Tweets study says Hawaii happiest, Louisiana not so much
Analysis of geotagged tweets suggests that living on a beautiful island makes for a more uplifted soul, than, say, not living on a beautiful island.
Being a long-suffering admirer of research, I am always delighted when a new piece of academic thought comes along to subvert my idiosyncratic suspicions.
This is not one of those times.
For my excitement is slightly muted on hearing that people in Hawaii are happier than those anywhere else in the U.S.
This quite astounding conclusion comes from an analysis of 10 million geotagged tweets from 2011, pored over by squinting eyes and expanded brains at the University of Vermont.
As CNN reports it, Hawaii is a ha-ha-happy place, while the greatest volume of the most miserable people in America is to be found in Louisiana.
While you try to stop your limbs from shaking with involuntary surprise, might I tell you that these intellectuals used the Mechanical Turk Language Assessment Test.
It is quite fascinating how they came to the conclusion that Hawaii was so cheery.
To quote the research report, there was an "abundance of relatively happy words such as 'beach' and food-related words."
Lying on the beach and eating apparently makes one a happy person.
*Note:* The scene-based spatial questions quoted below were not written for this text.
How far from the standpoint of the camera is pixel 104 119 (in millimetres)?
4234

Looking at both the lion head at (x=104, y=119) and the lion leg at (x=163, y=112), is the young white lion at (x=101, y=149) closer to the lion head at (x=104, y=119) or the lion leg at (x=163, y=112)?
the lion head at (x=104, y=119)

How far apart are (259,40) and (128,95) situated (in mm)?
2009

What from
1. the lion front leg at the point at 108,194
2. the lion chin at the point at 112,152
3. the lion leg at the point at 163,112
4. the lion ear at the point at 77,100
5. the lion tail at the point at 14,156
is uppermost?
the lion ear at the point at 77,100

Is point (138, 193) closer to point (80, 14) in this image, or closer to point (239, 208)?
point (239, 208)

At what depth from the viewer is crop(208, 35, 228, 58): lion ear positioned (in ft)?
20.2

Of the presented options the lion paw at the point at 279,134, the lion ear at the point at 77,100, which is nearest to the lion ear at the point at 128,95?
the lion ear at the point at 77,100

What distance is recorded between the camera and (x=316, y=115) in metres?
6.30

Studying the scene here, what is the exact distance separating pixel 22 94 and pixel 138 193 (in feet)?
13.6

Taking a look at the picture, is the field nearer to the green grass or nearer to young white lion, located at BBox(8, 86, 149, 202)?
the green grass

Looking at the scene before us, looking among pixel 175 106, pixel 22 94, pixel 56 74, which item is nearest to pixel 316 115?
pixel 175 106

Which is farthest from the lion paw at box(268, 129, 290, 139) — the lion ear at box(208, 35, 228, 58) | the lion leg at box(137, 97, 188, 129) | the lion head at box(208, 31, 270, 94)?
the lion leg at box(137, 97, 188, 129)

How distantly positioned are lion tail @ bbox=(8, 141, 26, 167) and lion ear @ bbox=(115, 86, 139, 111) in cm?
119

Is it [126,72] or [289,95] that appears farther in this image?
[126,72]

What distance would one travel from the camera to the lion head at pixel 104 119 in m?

If only Socrates had known.
There was one other word that Hawaiians used a lot in their tweets. This word was "Hi." The scrupulous among you might realize that "Hi" might mean "Hello," but might also signify an abbreviation for "Hawaii."
I quote the brains from the heights of Vermont again:
We chose not to remove this word from the data set because its use in place of "hello" will contribute to the happiness score in other states, and the rich variety of happy words occurring in Hawaii paints a convincing picture of it as a happy state regardless of this small bias.
My own experience of Hawaiian people is that they tend to appreciate their natural surroundings and stare with a sad stupefaction at the strained and stressed-out who visit their shores.
Your own stupefaction will not abate when I tell you that, in this research, "rainbow" was regarded as one of the happiest words, while "earthquake" was a downer.
Perhaps that's why Maine, Nevada, Utah and, gosh, Vermont followed Hawaii closely on the delirium scale, while Mississippi, Maryland, Michigan, and Delaware followed Louisiana as Debbie Downers.
Yes, those four states suffer a lot of earthquakes. Or perhaps they enjoy tweeting about earthquakes because they wonder what they're like. Or perhaps they're full of deeply sensitive people who are awfully caring about others who do suffer earthquakes.
The researchers even delved into examining which specific cities were frightfully miserable. Here, Beaumont, Texas, came out a clear winner -- or, I suppose, loser.
The happiest city of all was deemed to be Napa, Calif.
I am extremely familiar with this place. I go there regularly. It is true that most people there are very happy. It is also true that they have been drinking wine all day.